=== WHAT TO PRODUCE ===
Report every line of the items below that contains the string "where", copying each such line in full.

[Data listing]

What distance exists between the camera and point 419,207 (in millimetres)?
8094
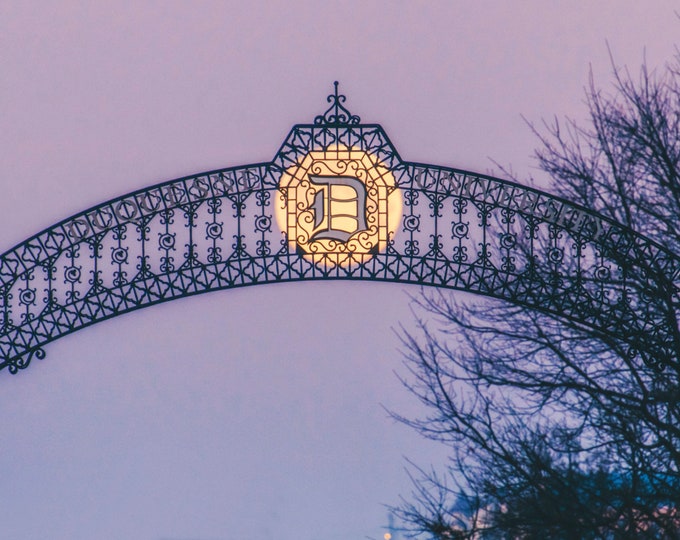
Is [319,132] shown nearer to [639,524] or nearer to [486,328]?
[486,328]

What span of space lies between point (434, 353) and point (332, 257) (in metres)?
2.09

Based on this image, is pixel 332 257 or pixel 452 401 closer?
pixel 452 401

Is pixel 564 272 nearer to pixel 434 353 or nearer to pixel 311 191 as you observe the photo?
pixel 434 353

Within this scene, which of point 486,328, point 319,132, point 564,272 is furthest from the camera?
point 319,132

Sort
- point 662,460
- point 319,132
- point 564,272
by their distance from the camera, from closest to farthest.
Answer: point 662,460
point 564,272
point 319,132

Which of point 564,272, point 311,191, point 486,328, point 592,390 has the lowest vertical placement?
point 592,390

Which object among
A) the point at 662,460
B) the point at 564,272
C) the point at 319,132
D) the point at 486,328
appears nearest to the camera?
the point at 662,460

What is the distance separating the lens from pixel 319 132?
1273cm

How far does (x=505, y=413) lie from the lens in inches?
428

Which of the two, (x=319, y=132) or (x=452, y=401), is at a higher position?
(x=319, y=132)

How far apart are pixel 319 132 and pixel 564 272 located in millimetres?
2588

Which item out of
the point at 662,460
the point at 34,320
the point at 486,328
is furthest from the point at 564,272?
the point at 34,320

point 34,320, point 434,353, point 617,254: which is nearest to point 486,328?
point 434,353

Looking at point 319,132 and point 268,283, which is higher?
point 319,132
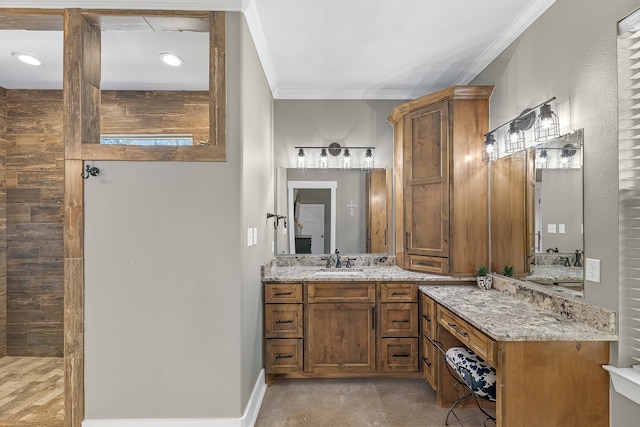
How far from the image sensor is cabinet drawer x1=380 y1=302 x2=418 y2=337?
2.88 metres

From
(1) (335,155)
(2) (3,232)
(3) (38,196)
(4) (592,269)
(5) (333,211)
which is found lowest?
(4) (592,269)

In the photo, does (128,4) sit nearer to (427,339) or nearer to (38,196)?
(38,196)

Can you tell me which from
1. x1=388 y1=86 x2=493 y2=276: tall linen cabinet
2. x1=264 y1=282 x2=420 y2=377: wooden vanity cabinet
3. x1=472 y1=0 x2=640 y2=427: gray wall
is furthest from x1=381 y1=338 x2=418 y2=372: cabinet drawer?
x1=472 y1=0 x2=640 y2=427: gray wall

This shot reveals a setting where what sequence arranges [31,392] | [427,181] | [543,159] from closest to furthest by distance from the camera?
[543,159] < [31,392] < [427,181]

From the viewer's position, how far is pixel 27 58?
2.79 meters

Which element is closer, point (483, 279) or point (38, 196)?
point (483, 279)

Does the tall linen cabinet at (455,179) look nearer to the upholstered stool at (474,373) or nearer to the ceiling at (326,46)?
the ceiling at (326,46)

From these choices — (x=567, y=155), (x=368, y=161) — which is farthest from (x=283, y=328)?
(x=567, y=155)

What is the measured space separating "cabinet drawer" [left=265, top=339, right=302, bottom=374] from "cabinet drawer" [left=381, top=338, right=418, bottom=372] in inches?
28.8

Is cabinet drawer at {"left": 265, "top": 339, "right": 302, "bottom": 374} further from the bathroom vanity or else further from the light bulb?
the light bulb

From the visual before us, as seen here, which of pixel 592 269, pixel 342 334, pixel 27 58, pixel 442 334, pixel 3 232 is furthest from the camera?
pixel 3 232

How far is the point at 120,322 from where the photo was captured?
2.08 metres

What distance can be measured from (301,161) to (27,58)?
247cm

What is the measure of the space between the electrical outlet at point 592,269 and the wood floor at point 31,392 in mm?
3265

...

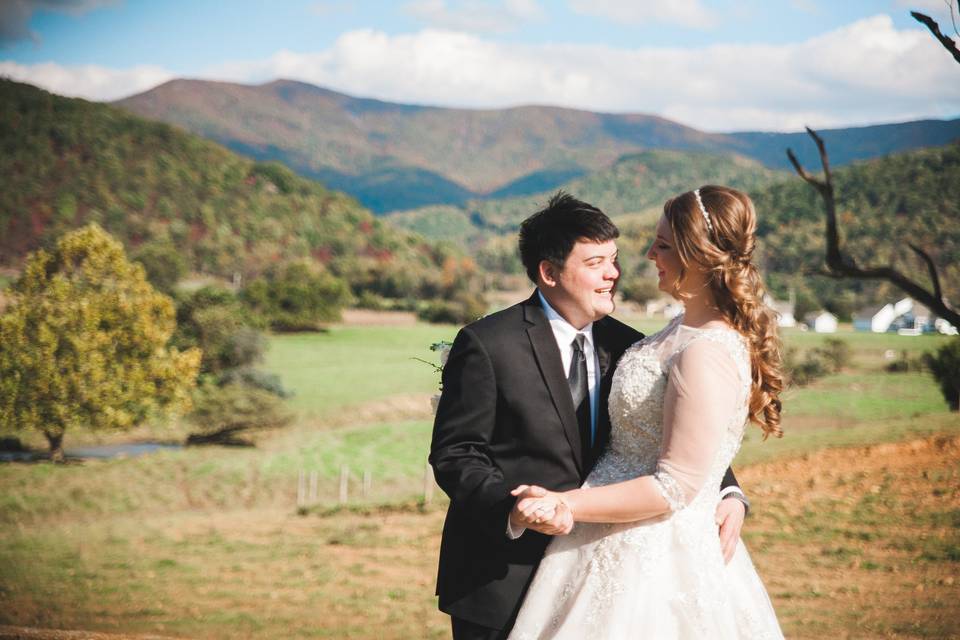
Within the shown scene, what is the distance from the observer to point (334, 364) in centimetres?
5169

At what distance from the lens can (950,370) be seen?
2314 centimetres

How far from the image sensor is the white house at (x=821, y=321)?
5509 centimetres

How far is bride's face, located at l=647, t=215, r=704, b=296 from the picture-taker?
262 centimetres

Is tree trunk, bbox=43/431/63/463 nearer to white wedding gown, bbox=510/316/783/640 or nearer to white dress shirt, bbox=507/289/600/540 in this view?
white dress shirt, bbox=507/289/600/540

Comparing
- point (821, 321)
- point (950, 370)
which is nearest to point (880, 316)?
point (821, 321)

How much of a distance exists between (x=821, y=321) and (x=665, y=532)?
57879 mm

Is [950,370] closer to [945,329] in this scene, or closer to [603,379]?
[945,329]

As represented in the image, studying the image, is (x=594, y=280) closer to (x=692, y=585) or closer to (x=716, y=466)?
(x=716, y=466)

=== ANSWER IN FULL ===
This shot reveals a setting where what sequence arranges [31,392] | [427,181] | [543,159] from closest to furthest by distance from the camera?
How far is the point at 120,322 from where the photo was captured?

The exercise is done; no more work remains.